Buber, Good and Evil, p. 111 as quoted on page 76 in People of The Lie by M. Scott Peck, M.D.
A bizarre scene unfolded out on MSNBC's Hardball the evening of July 5, 2006, as
Norah O'Donnell, impeccable in her dress, her make-up a facial coif of sorts, became the angry and dogmatic Mother Superior intent on defending her apparent christ from the onslaught of truthful statements made against him by the Rebellious Student sitting in front of her, namely, one Cindy Sheehan.
(Dear Mother Superior, have you been out of the convent lately? Have you read any of the blogs in the bloggosphere, or any of the progressive websites?
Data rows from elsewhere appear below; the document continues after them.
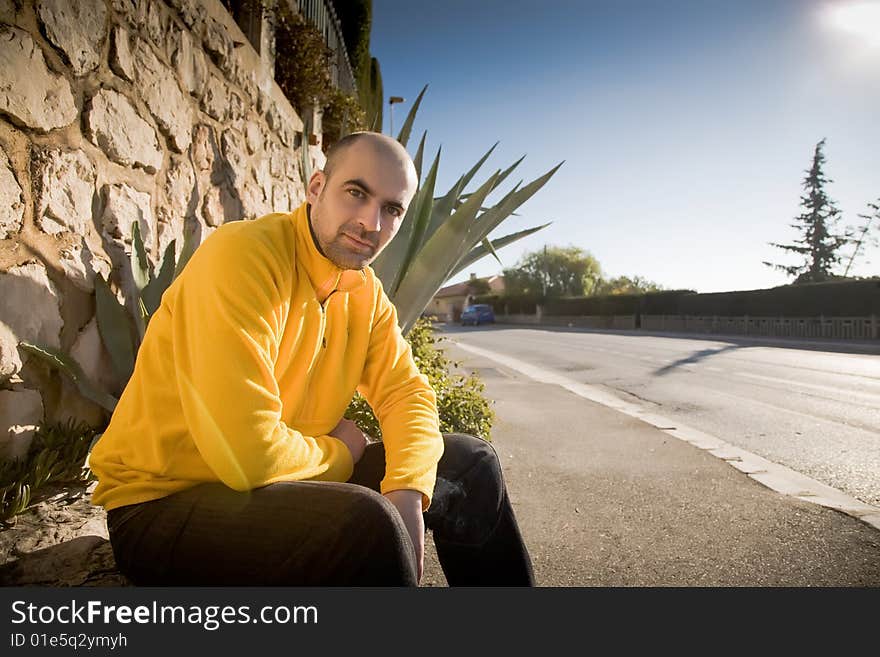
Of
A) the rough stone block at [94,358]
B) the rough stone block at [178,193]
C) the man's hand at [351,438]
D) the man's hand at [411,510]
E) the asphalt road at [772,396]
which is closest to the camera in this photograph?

The America I know HATES George W. Bush. Okay. The America I know feels repulsed by George W. Bush. What do you call people's emotion when they want to lunge things at the television every time George Bush appears on their screen? What do you call people's emotions when they feel the need to give him the finger as the gunship helicopter transporting him flies over their rooftops? What emotion would you say propels people in America and in the world to take to the streets, or stand on our highways and overpasses with signs that say, "fire the liar", "He lied and people died", or "Neoconned, America's Been Duped". I mean, have you really been outside of the corporate convent recently, dear Mother Superior? Have you looked at the wave of revulsion your all too human dictator christ has wrought on this world?)
Sheehan, the Rebellious Student, the student capable of thinking on her own, coming to her own conclusions, and of making her own decisions, sat there mild mannered, not seemingly intimidated one bit by Mother Superior's dogmatic reprimands and offered in a calm voice, very reasoned out answers like, "Actually, I don't trash the president; I trash the president's foreign policy, which is fundamentally and inherently wrong and immoral."
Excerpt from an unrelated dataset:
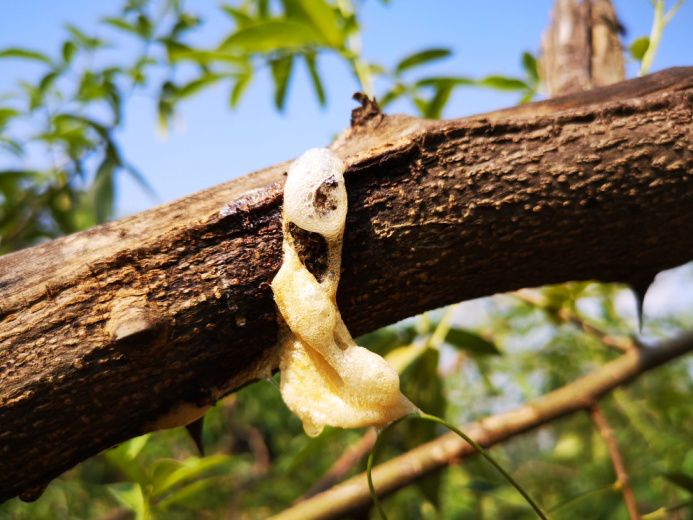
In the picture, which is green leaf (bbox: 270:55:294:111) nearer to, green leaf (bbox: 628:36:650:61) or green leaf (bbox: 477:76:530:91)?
green leaf (bbox: 477:76:530:91)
(Oops! Did this strike a chord with you, Mother Superior? It might have, because your immediate reply sounded more like a reactive one, calculated to stoke the fires of reactivity against Sheehan. You said, "But you called him, 'the biggest terrorists in the world.' So you are trashing the president." There, you have it guys: Mother Superior said it and so it must be believed as dogma. Seriously, though, you refused to accept Sheehan's direct eye-to-eye, face-to-face explanation to you of a distinction between trashing Bush and trashing Bush's policies and you made it your dogmatic statement that she trashes your idealized Bush, insisting that she called him, "the biggest terrorist in the world." And, insisting that Sheehan is, "trashing the president.")
(... Did truth score a point here Mother Superior? You dropped the subject faster than a pair of hands might drop a hot potato and went on to ask about Sheehan's recently begun two-month hunger strike. Then, apparently not wanting to be informed on the subject, or perhaps afraid of how her answer might instruct the people who are desperately looking for a way to fight George Bush off of their backs, you interjected, even before she answered, "Isn't this really more of a publicity stunt?" To her answer that, "NO...It's a moral reaction to an immoral war ..." you offered up some more ridicule and minimizing the intent of her hunger strike, you stated, "But do you honestly expect Defense Secretary Donald Rumsfeld, or the president of the United States to say, Cindy Sheehan is going on a hunger strike and so I'm going to end this war?")
Again, the rebellious student would have none of your bait. She gave you a calm, reasoned-through answer, "...what we're trying to do is ...awaken consciousness in the United States and around the world to get more people out and active, because we know two-thirds of America disapprove of George Bush and his policies in Iraq, but I don't see two-thirds of America out protesting, writing their congresspeople and changing policy."
With that, the Rebellious Student, sitting on the bench of the accused lifted your facial coif in one swoop and showed us how you really labor to keep truth from coming out and people from becoming active against your idealized, dictatorial, christos.
Dear Mother Superior, what I wonder is, when you go home at night, and take off your make-up and look into the mirror, can you see yourself? Can you honestly peer into your soul and say to yourself that you've done the right thing?
Do you believe, Dear Mother Superior, that people cannot see through your pre-packaged agenda?